Em grande número nas bancadas, os adeptos portistas ainda chegaram a celebrar o anunciado golo, marcado por Soares, mas a posição irregular do avançado apenas atrasou os festejos, por conta de Militão, que se estreou a marcar no campeonato, aos 25, num lance em que uma má abordagem de Jorge Felippe, na área do Aves, permitiu uma finalização fácil ao internacional brasileiro.

O golo portista não mudou o sentido do jogo, que podia ter ficado mais facilitado para os campeões nacionais aos 37 minutos, quando Danilo, a ‘meias’ com Beunardeau, voltou a colocar a bola no fundo da baliza, mas João Pinheiro, bem auxiliado pelo vídeoárbitro, anulou o lance por posição irregular do médio portista.

O Aves, em dificuldades na classificação, não conseguia ter bola e só por uma vez incomodou Casillas, nos descontos do primeiro tempo, num livre direto de Rodrigo, o que acabou por ser um tónico para os locais.
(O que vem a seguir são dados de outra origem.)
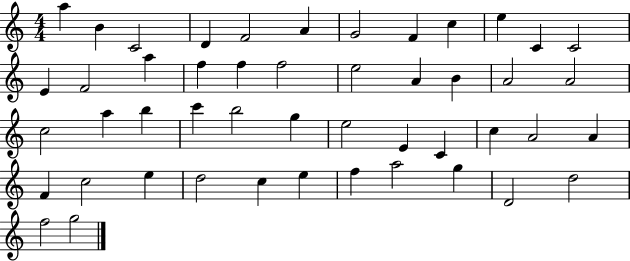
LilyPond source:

{
  \clef treble
  \numericTimeSignature
  \time 4/4
  \key c \major
  a''4 b'4 c'2 | d'4 f'2 a'4 | g'2 f'4 c''4 | e''4 c'4 c'2 | \break e'4 f'2 a''4 | f''4 f''4 f''2 | e''2 a'4 b'4 | a'2 a'2 | \break c''2 a''4 b''4 | c'''4 b''2 g''4 | e''2 e'4 c'4 | c''4 a'2 a'4 | \break f'4 c''2 e''4 | d''2 c''4 e''4 | f''4 a''2 g''4 | d'2 d''2 | \break f''2 g''2 | \bar "|."
}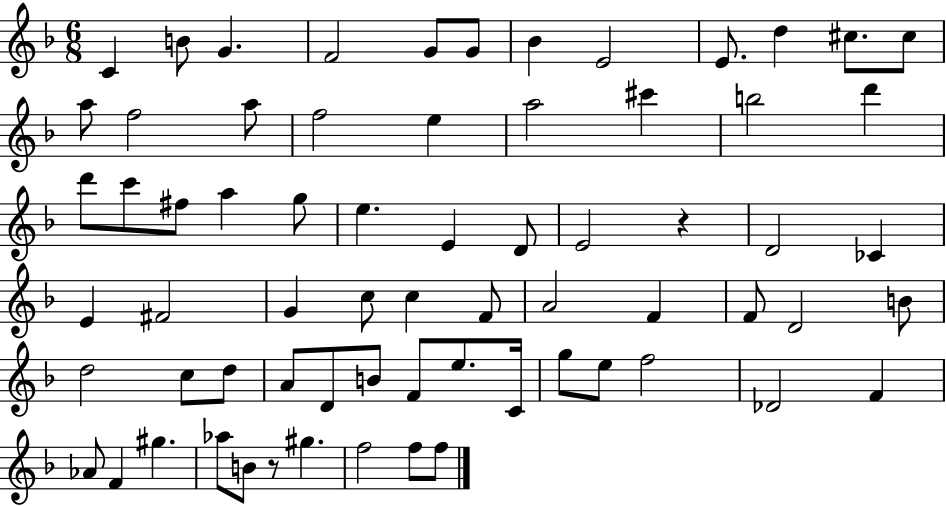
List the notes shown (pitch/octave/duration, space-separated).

C4/q B4/e G4/q. F4/h G4/e G4/e Bb4/q E4/h E4/e. D5/q C#5/e. C#5/e A5/e F5/h A5/e F5/h E5/q A5/h C#6/q B5/h D6/q D6/e C6/e F#5/e A5/q G5/e E5/q. E4/q D4/e E4/h R/q D4/h CES4/q E4/q F#4/h G4/q C5/e C5/q F4/e A4/h F4/q F4/e D4/h B4/e D5/h C5/e D5/e A4/e D4/e B4/e F4/e E5/e. C4/s G5/e E5/e F5/h Db4/h F4/q Ab4/e F4/q G#5/q. Ab5/e B4/e R/e G#5/q. F5/h F5/e F5/e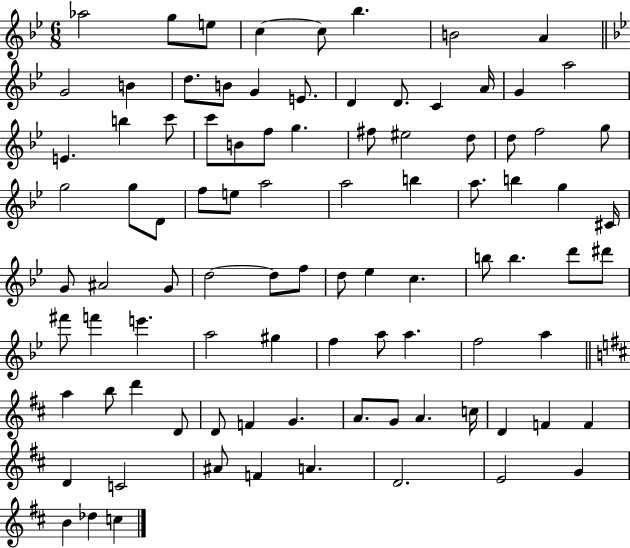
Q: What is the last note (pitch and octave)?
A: C5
O jogo perdeu intensidade no regresso do descanso, com responsabilidades do FC Porto, que procurou baixar o ritmo e gerir a vantagem, e disso se aproveitou o Aves, que conseguiu recuperar mais bolas e ensaiar algumas movimentações ofensivas, na maior parte das vezes pela esquerda, explorando a menor velocidade de Maxi face a Amilton ou até Mama Baldé.

A vantagem mínima era um risco acrescido para um FC Porto que foi recuando as suas linhas e que apanhou um enorme susto, já nos descontos, num livre em que Nildo levou a bola ao ‘ferro’ da baliza de Casillas.

Estabelecida a melhor marca da história do clube em matéria de vitórias, a equipa de Sérgio Conceição tem no arranque de 2019 o novo objetivo histórico de bater o recorde nacional, que desde 2010/11 está na posse do rival Benfica, fixado na era de Jorge Jesus, com 18 triunfos seguidos.

Para superar este registo, ultrapassadas já as 16 vitórias do Sporting, dos Cinco Violinos, conseguido em 1946/47, o FC Porto tem a receção ao Nacional, em 07 de janeiro, e a visita a Alvalade, para o clássico com o Sporting, na 17.ª ronda do campeonato, em 12 de janeiro.